2.5. Job Dependencies#

When running machine learning (ML) computational workflows on the Kempner HPC cluster using SLURM, managing job dependencies is useful for efficient workflow management. Job dependency in SLURM allows you to schedule jobs to run in a specific sequence, ensuring that a job runs only after its dependent job(s) have been successfully completed.

Note

The job dependency feature is particularly useful in ML research for managing data preprocessing, model training, and evaluation steps across multiple jobs.

2.5.1. Introduction#

In SLURM, job dependency is managed using the --dependency option with sbatch, the command used to submit batch jobs to the cluster. The basic syntax is,

sbatch --dependency=<type:job_id> <job_script>

The parameters in placeholders are,

Placeholder

Description

<type>

Specifies the kind of dependency.

<job_id>

The ID of the job that the current job is dependent on.

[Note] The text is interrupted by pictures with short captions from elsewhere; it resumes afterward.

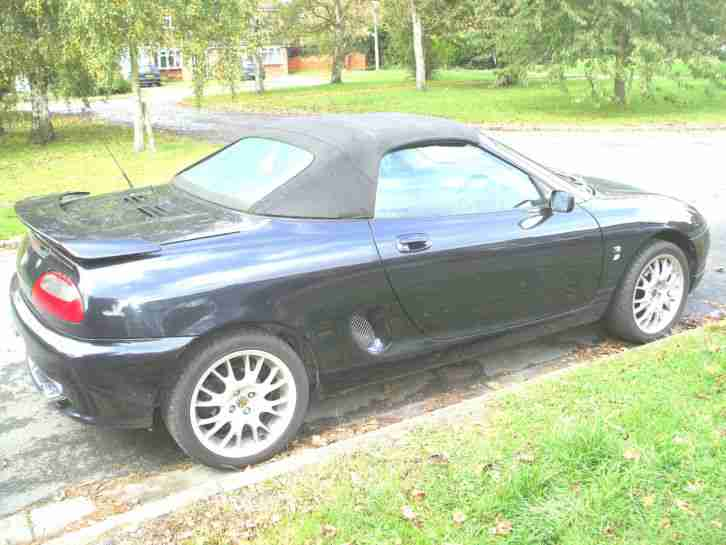 2001 MG MGF FREESTYLE STEPSPEED GREY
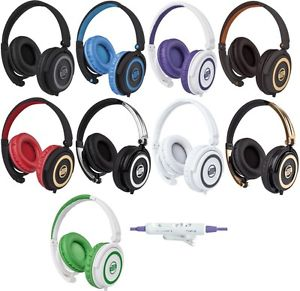 Reloop RHP-5 DJ Headphones with phone controls.  9 colors to choose from.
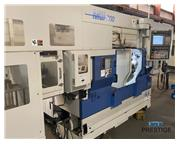 Muratec MW200G Twin Spindle CNC Turning Center with Gantry Loader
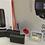 Thumbnail: Fotocamera Canon EOS 5D MK IV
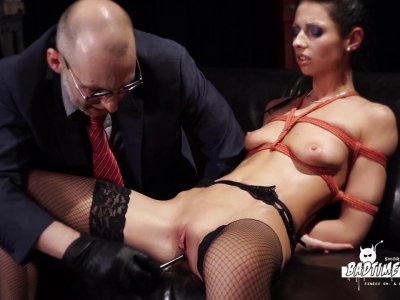 Nasty skank in stockings enjoys maledom BDSM session in dungeon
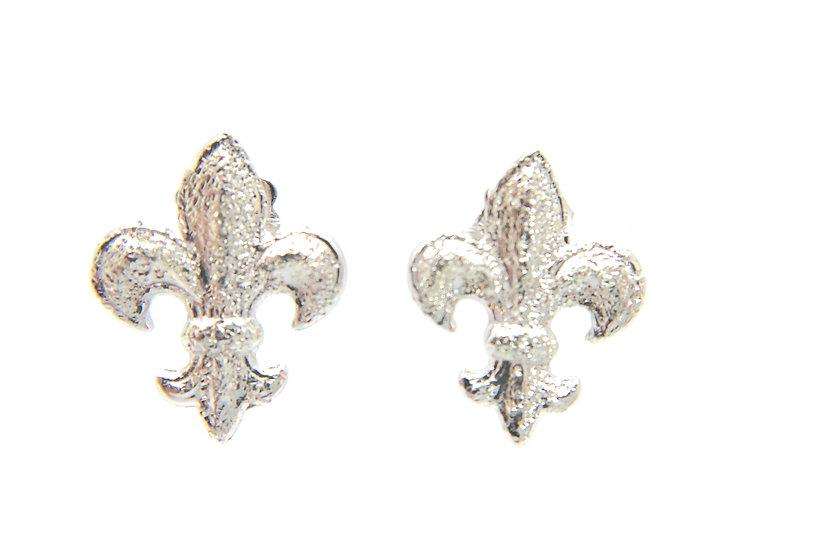 Giglio orecchini in argento 925 puntanti a diamante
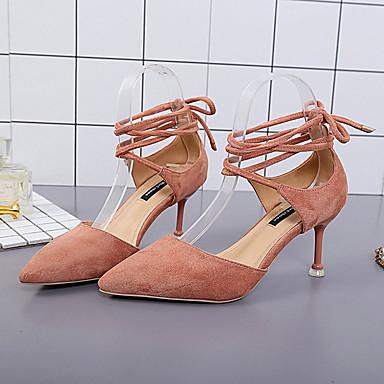 Puntiagudo Stiletto Tacón Noche el Beige y 06830899 en Dedo Mujer Negro Tira Verano Rosa PU Tacones Tobillo Zapatos Fiesta 4Bqz8PqR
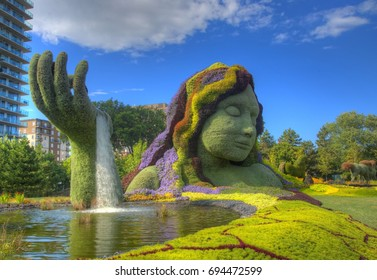 GATINEAU, QUEBEC - AUGUST 6, 2017: Featuring 33 horticultural works of art, MosaiCanada 150 is the signature event of the celebrations in 2017 of Canada's 150 years of history.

The following table lists the common dependency types (<type>) for batch jobs,

Dependency Type

Description

after

Job begins after the specified job(s) has started.

afterok

Job begins only after the specified job has completed successfully (exit code=0).

afternotok

Job begins only if the specified job has failed.

afterany

Job starts after the specified job has finished, regardless of its exit status.

singleton

Job starts after all previously launched jobs with the same name and user have ended.

2.5.2. Examples#

Let’s review a few examples showcasing how SLURM job dependencies can be used in ML research scenarios:

2.5.2.1. Example 1: Data Preprocessing Before Model Training#

First, submit the data preprocessing job. The SLURM submission script for data preprocessing in this example is preprocess.sh,

sbatch preprocess.sh

Assume this job gets the ID 12345. Now you can submit the model training job (train_model.sh) to start after the data preprocessing job completes successfully,

sbatch --dependency=afterok:12345 train_model.sh

2.5.2.2. Example 2: Model Training Followed by Evaluation#

Following up the previous example, you first submit the model training job:

sbatch train_model.sh

Assume this job gets the ID 67890. Now you can submit the evaluation job (evaluate_model.sh) to start after the training job completes successfully,

sbatch --dependency=afterok:67890 evaluate_model.sh

2.5.2.3. Example 3: Sequential Training of Multiple Models#

If you have a sequence of ML models to train, where each model’s training depends on the completion of the previous model’s training, you can chain them using the afterok dependency type. You can submit the first model’s training job (train_model1.sh),

sbatch train_model1.sh

Assume this job gets the ID 11111. Submit the second model’s training job (train_model2.sh) to start after the first one completes:

sbatch --dependency=afterok:11111 train_model2.sh

You can continue chaining models as required. As you can see through these examples, using job dependencies in SLURM is a powerful way to automate and streamline the workflow of ML research projects on the Kempner HPC Cluster.

Note

By leveraging the SLURM job dependency feature, you can learn to efficiently manage your ML workflows, ensuring that resources are used optimally and projects progress smoothly.